======== Belge alıntısı ========

Wednesday, September 12, 2007

anne ben manyak oldum..




çok çalışmam gerekiyo anne çookk.(( kol gibin projenin yöneticisi oldum, bu aralar çılgınlar gibin çalışmam gerekiyor..iş yerindeyken kafamı bir türlü toparlayamıyorum, abuk subuk saçma sapan ne kadar iş varsa uğraşıyorumda, elimde 3 tane rapor var testlerini bitiremiyorum....böle bi manyak oldum anne ben, herşeyden bi parça yapıyım derken yarım kalıyorum, yetişemiyorum hiç birine...bele bi hiperaKtiflik var üzerimde, bi durgunum bi delüüü...bıktım üzerime yapışıp kalan hüzünden, silkeleyip atmak istiyorum, kurtulmak istiyorum, geçmişin gölgelerinden , geleceğin endişelerinden. Annee ben artık yaşamak istiyorum, KAYGI-SIZ..
Anneee sabahları sen beni delirtsende , ben seni çoook çeviyorum:)) bide bide anne bu işler yetişmezse ben seni nası köye götürürüm, biletleri de aldık haybeye, proje, uygun bi zaman da hacca gitsek anne, olmamı?

Monday, September 10, 2007

Seninle ya da sensiz, inan umurumda değil.

Ben kimim söyle kayboldum,
Gitmedim kaldım anılarda,
Her sabah bir çöl masalında uyanırdım,
belki de yanlış bir Leyla
~~
Belkide silinmek sadece istediğin,
Uyumadığım gecelerin sabahında,
Duyduğum kuş seslerinin kırması mı,bu mahkumiyeti?
Yoksa yanımdaki varlığının,
Yoksunluğuma denk gelmesi mi?

======== Veri seti alıntıları ========

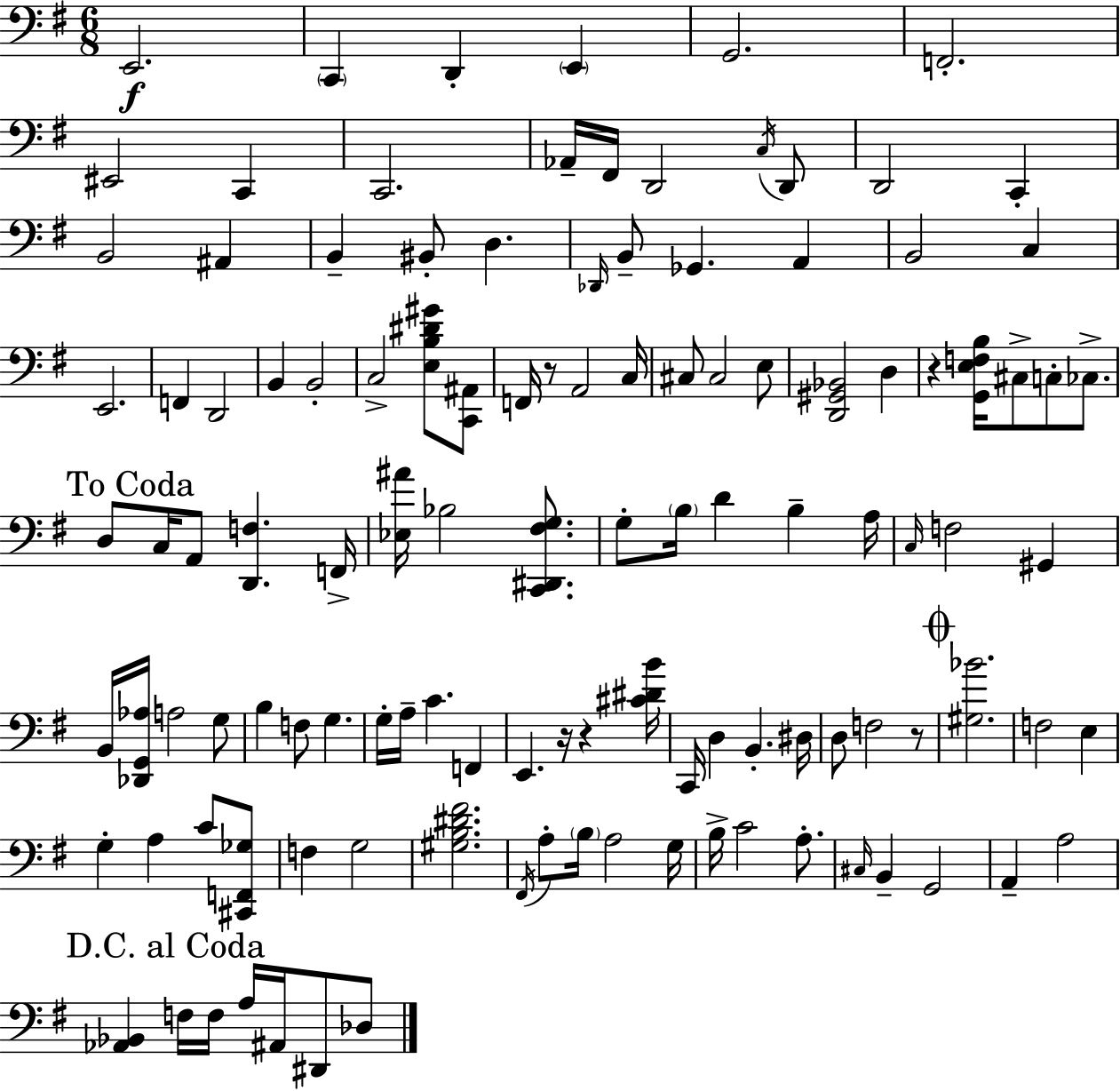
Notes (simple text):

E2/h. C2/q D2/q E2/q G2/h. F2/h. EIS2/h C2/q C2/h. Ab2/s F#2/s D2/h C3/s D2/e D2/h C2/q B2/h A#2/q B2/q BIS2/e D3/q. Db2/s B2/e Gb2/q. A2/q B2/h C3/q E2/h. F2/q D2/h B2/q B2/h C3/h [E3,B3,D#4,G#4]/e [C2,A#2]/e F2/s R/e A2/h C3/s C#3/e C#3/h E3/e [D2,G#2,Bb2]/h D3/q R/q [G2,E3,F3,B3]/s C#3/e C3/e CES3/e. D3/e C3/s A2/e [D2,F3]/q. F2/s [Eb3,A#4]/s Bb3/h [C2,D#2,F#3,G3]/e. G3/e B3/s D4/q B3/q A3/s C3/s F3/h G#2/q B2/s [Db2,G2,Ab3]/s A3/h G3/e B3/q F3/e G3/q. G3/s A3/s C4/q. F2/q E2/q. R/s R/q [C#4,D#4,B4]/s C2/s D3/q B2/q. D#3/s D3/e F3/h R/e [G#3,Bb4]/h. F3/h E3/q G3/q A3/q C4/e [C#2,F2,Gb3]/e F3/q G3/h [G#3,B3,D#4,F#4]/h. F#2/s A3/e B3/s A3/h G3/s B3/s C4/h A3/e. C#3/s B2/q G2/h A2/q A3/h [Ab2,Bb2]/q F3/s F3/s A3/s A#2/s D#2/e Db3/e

========
======== Veri seti alıntıları ========

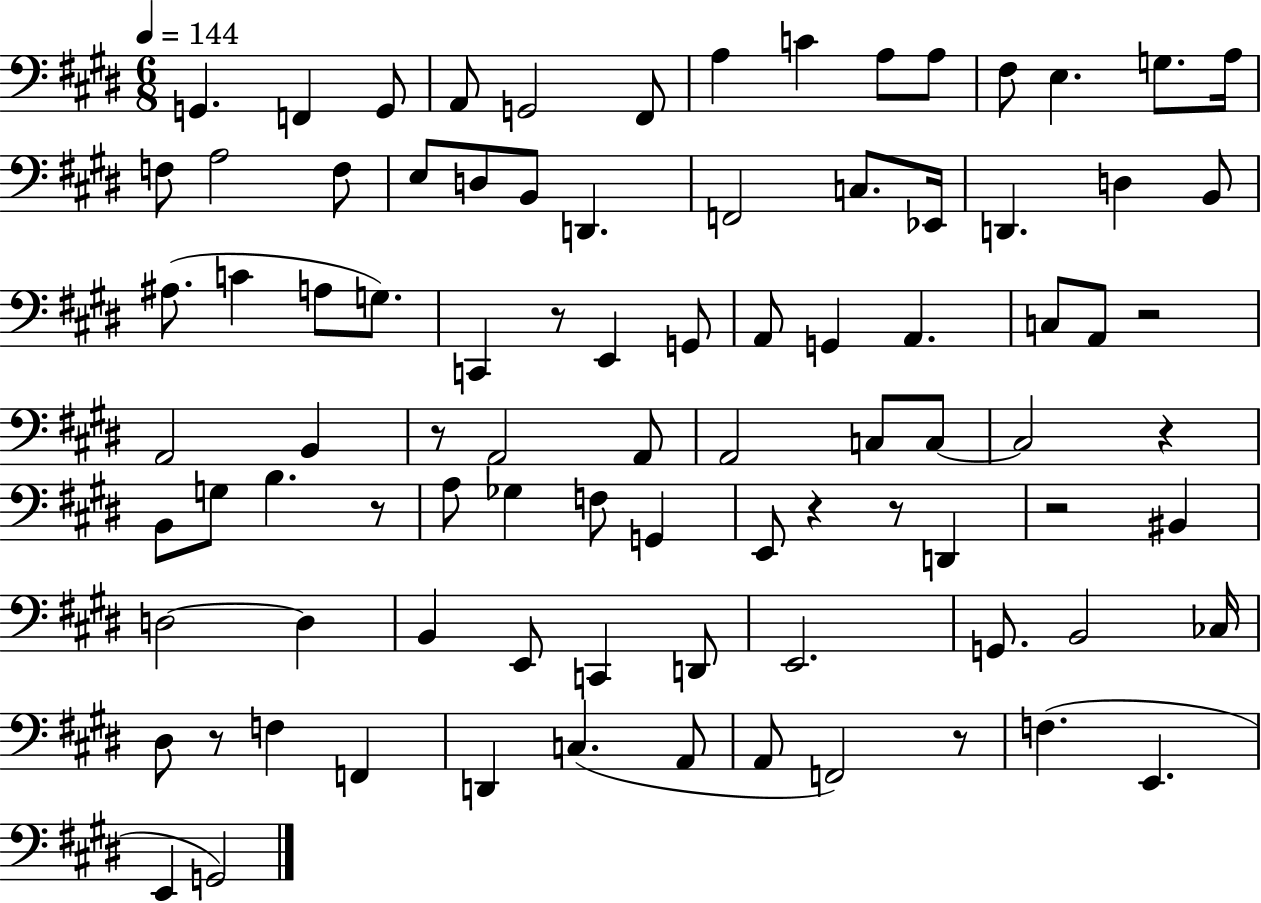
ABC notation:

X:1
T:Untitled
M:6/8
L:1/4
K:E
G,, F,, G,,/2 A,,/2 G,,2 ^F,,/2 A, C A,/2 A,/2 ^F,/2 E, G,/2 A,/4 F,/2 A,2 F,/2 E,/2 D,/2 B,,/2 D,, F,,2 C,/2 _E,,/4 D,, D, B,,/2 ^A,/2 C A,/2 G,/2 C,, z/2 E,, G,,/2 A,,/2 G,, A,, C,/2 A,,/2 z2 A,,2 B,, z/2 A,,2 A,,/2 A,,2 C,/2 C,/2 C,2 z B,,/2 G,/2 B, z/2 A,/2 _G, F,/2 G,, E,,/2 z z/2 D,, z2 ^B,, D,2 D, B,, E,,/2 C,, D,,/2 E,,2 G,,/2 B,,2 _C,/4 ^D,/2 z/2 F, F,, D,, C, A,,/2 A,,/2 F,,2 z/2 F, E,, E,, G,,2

========
======== Veri seti alıntıları ========

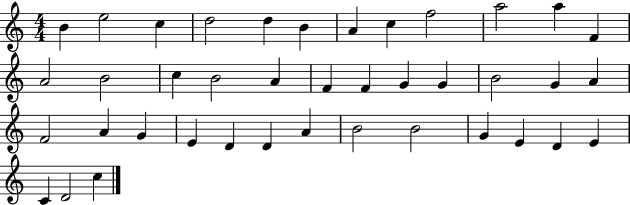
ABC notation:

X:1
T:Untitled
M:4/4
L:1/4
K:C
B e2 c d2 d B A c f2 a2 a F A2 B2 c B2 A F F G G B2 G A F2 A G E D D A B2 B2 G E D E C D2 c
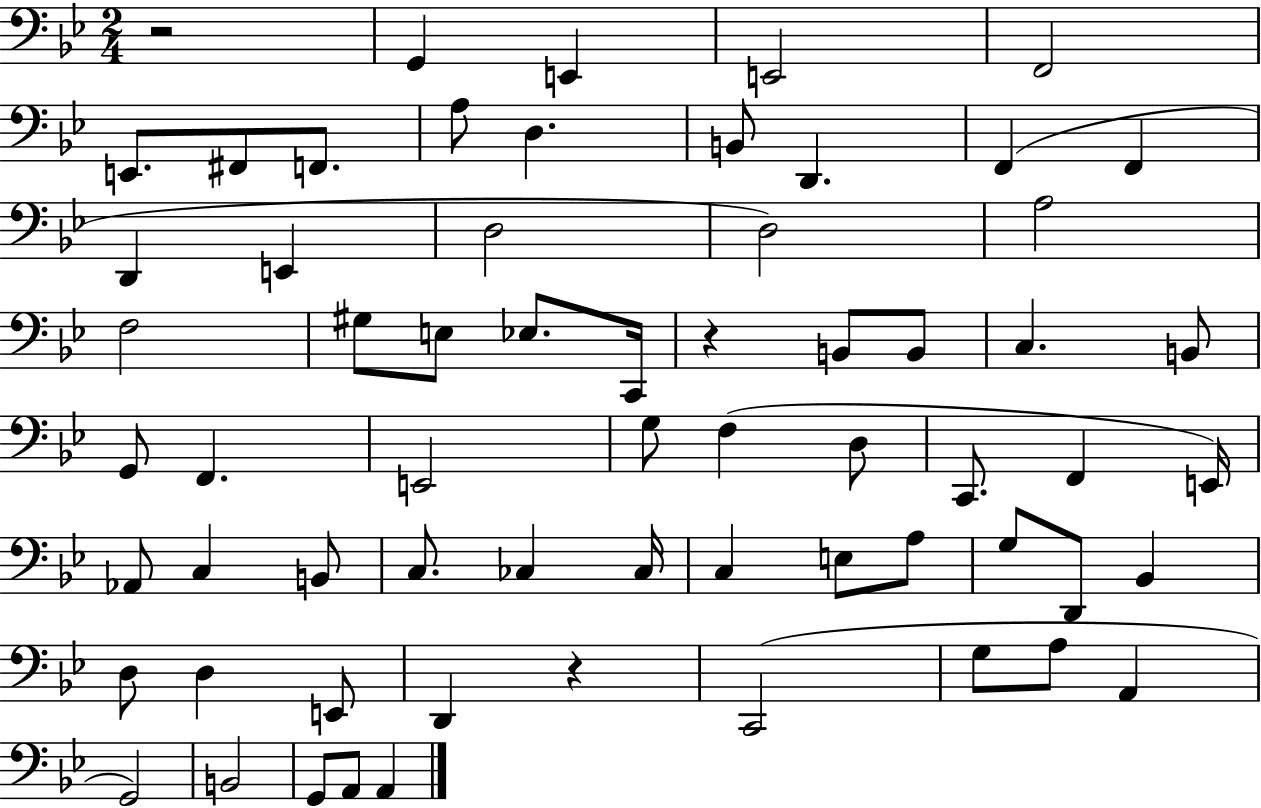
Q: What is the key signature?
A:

========

# Yönerge:
Belge alıntısına göre aşağıdaki soruları yanıtlayın:
1. 12 Eylül 2007 tarihli girdide yazar elindeki kaç raporun testlerini bitiremediğini belirtiyor?
2. Aynı girdide yazar, işler yetişmezse annesini nereye götüremeyeceğinden söz ediyor?
3. 10 Eylül 2007 tarihli girdideki şiire göre konuşan kişi her sabah nerede uyanırdı?

# Yanıt:
1. 3 raporun.
2. Köye.
3. Bir çöl masalında.